What photo program should you use if you want to fix, edit, or improve your photographs? A great question!
For those that know me, you know my favorite price is “Free.” If I can find a free tool to do something, and do it sufficiently well, I will take that route. That’s why I recommend Google Docs, Google Sheets, and Google Slides (if you don’t need the power of MS Office) and I recommend FreeNAS to build network storage (if you have the skill sets to be able to do that yourself.) I even recommend “OwnCloud” to build your own cloud storage (like DropBox) if you have the skills and hardware to support running your own storage. Each of these solutions comes with their own (non-monetary) costs. Some require hardware, while others have a technical learning curve. And many of them have a powerful toolset that may be missing a few of the more complex tools that may be required for more complicated solutions. It’s always a question of “what are you trying to do?”

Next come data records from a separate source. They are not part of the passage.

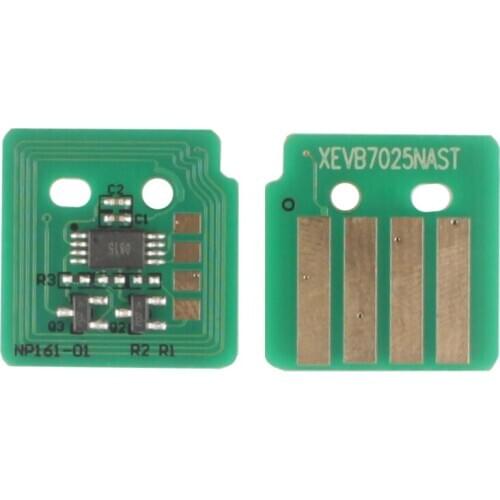 80K 113R00779 drum chip for Xerox VersaLink B7025 B7030 B7035 laser printer copier cartridge refill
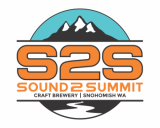 /public/logoimage/1603808708S2S 7.png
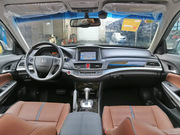 2014款 3.0L AWD尊貴導(dǎo)航版 2014款 3.0L AWD尊貴導(dǎo)航版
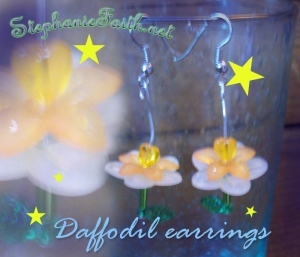 daffodil_earrings_oct10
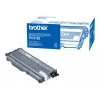 Brother TN-2120 Tonerkartusche 1 Stück Original Schwarz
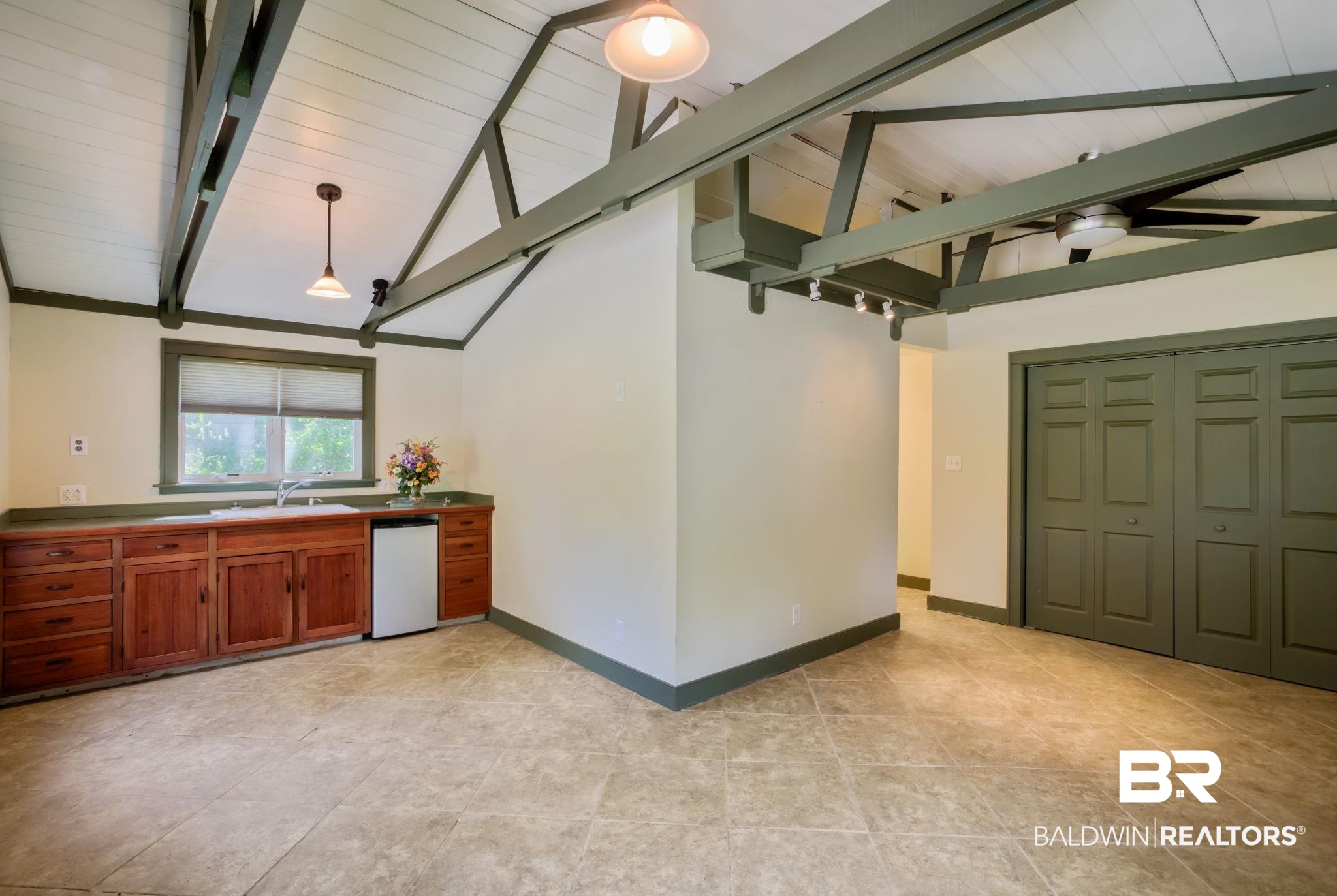 6989 Bay Road Mobile, AL 36605 - Photo 30 of 40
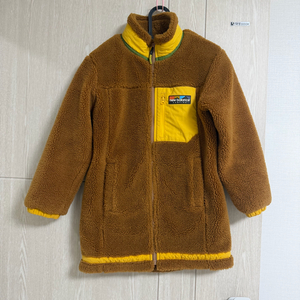 뉴발란스키즈 145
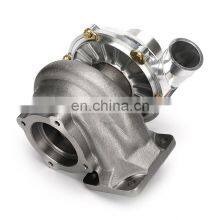 2022 Hot Selling SH200A3 SH200A5 Turbocharger for Sumitomo Excavator in Stock 114400-3890 thumbnail-1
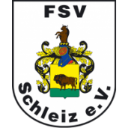 FSV Schleiz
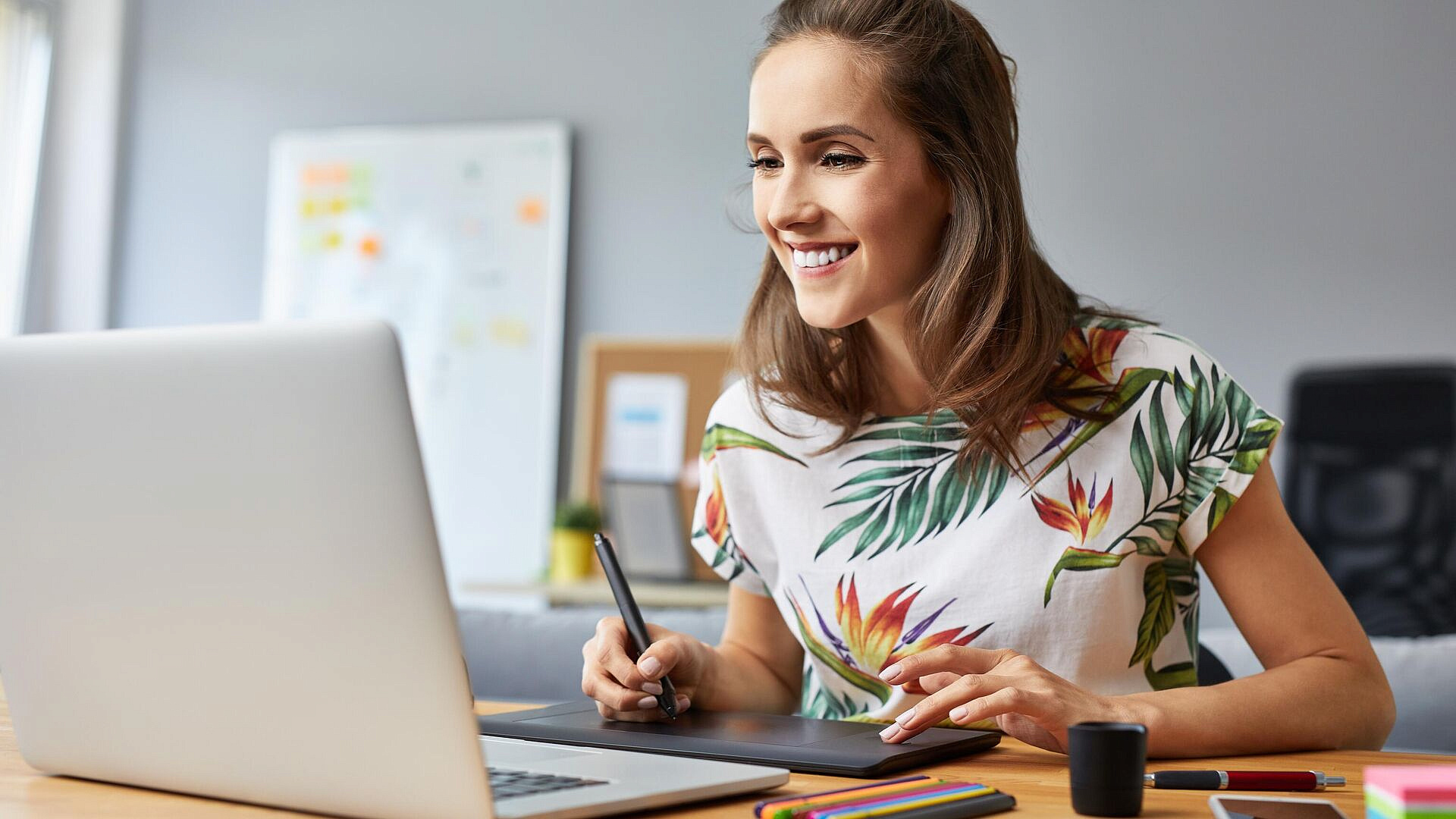 ����� �������� ����������� ������ ������� ������ �� ��������������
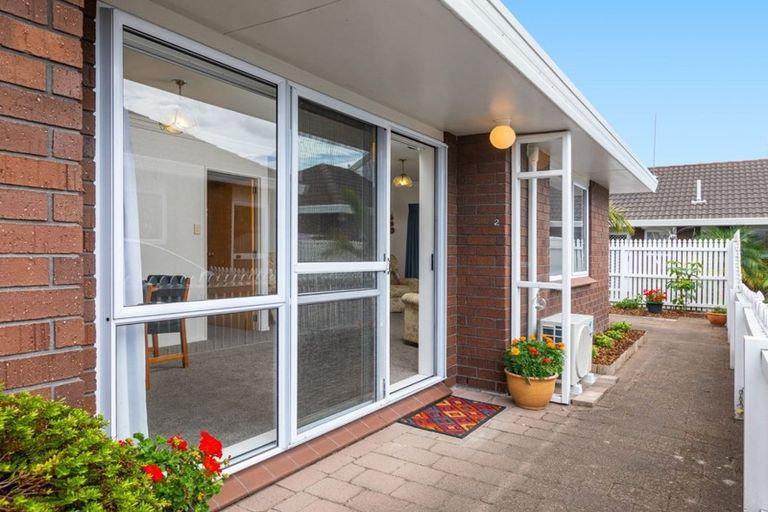 Photo of property in 2/110 Chadwick Road, Greerton, Tauranga, 3112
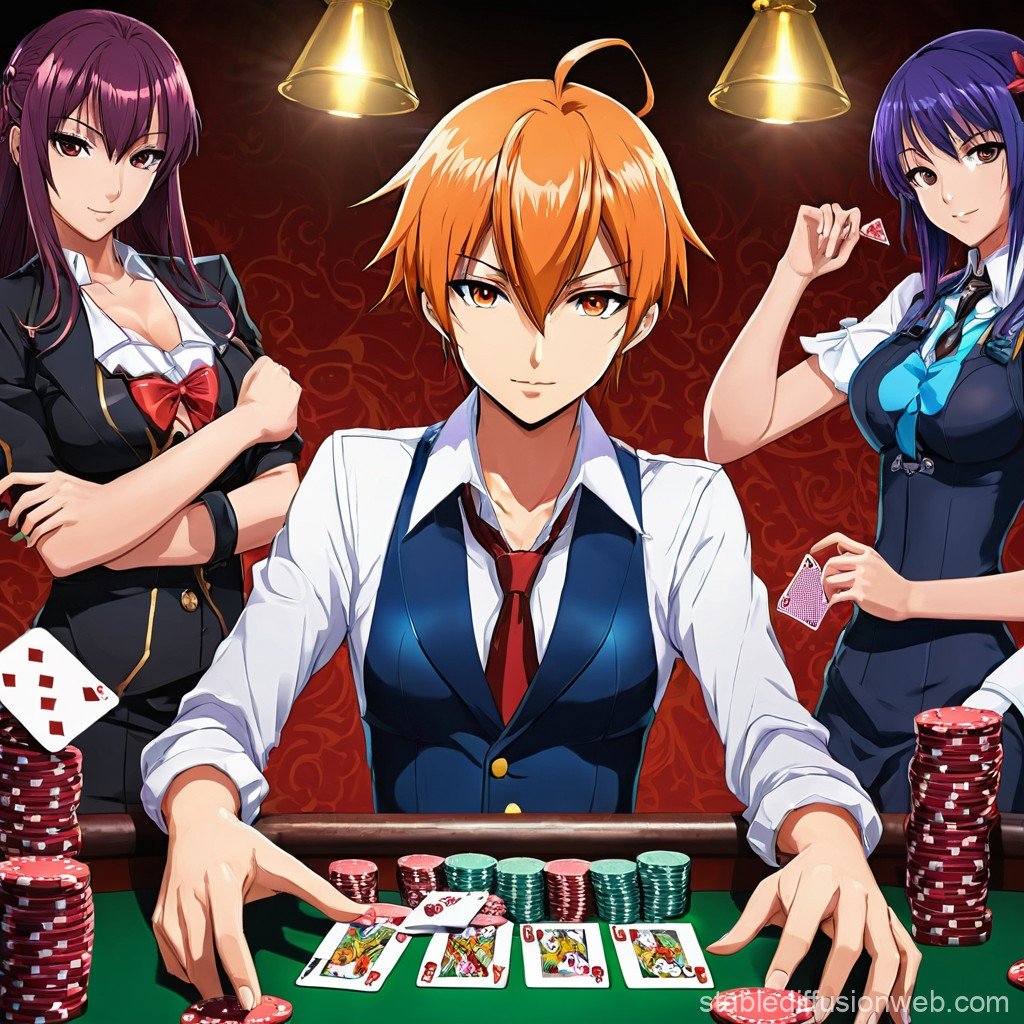 Promosi free spin harian Sabungtoto untuk game slot populer tanpa syarat deposit tambahan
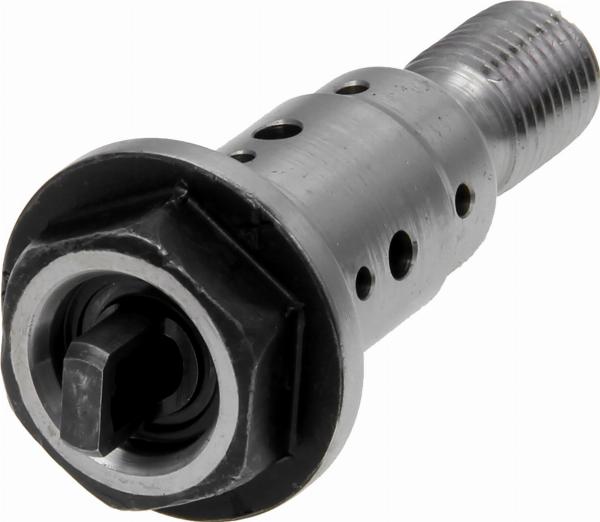 GATES VVS216 - Magnet central, poz. arbore cu came - allinparts.ro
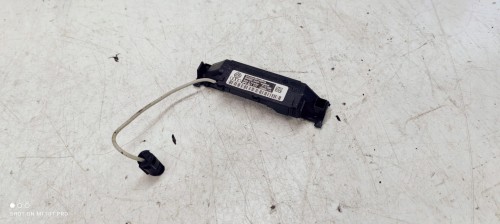 CZUJNIK RUCHU KABINY ALARMU AUDI A3 8P 8P0951177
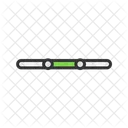 Switch Closed  Icon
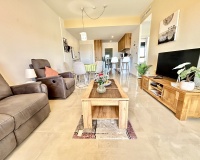 Venta - Apartment - Pilar de La Horadada - Costa Blanca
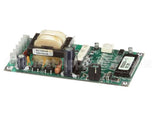 00-892107 Hobart Board,Control,Clutch Assembly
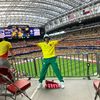 cesarrodrguez189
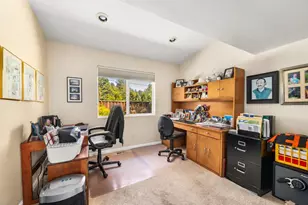 2000 Glen Canyon Rd, Santa Cruz, CA 95060 - Photo 24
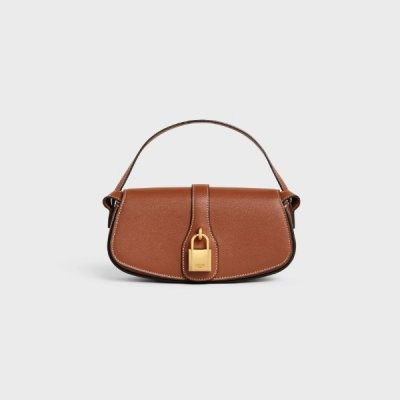 [Celine] ������ Ÿ�� ��Ʈ�� ����� 10I593DQ1.04LU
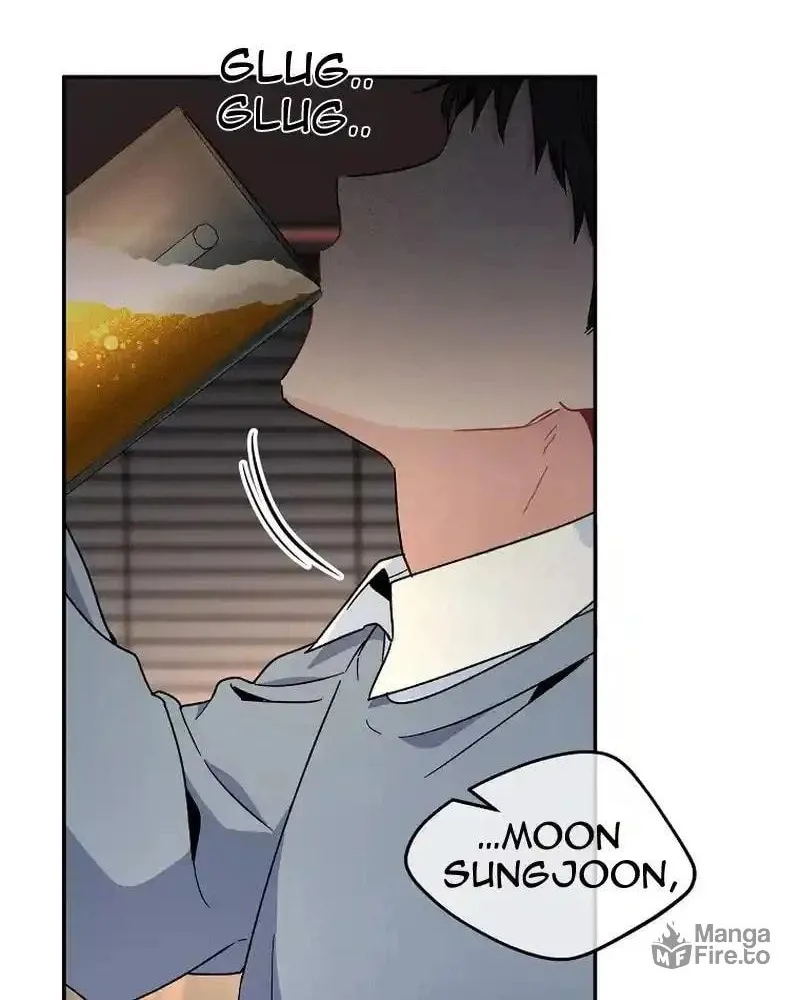 My first love from the future Chapter 21 page 50 -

When it comes to photography there are many good free tools. The photo tools from Google are quite good. You can store your photos in the cloud, the tools Google provides let you do basic corrections, and even apply many of the filters we have come to expect from photo apps. Including HDR effects. SnapSeed is another great tool (but the line here is blurred–Google now owns SnapSeed). All at the best price possible–free!
But–as with every other free solution, there are limits. Limits to the filters you can apply. Limits to the corrections you can make to “bad” photos. And limits to the degree you can mix and edit photos. That’s why I use the Adobe solutions of Photoshop CC14 and Lightroom. These two tools, together, allow you to do almost infinite editing and correcting to photographs to include, for instance, the “shake removal” highlighted in the last post.
It used to be this was the “high end” solution with the high end cost. But that is no more. While it is not “free” like the other solutions, Adobe now has a “software as a service” monthly pricing scheme that I believe makes their solutions reasonable for the photographer seeking a bit more “power” in their tools. They currently offer the “Photography” plan for only $9.99 a month. Yes–I realize that is nearly $120/year (and with taxes, it will be a bit more) but you are guaranteed to latest version, with updates and improvements rolling out almost every month. They even offer a one month free trial. On top of all this, if you are an iOS user, you can actually get Lightroom for the iPad!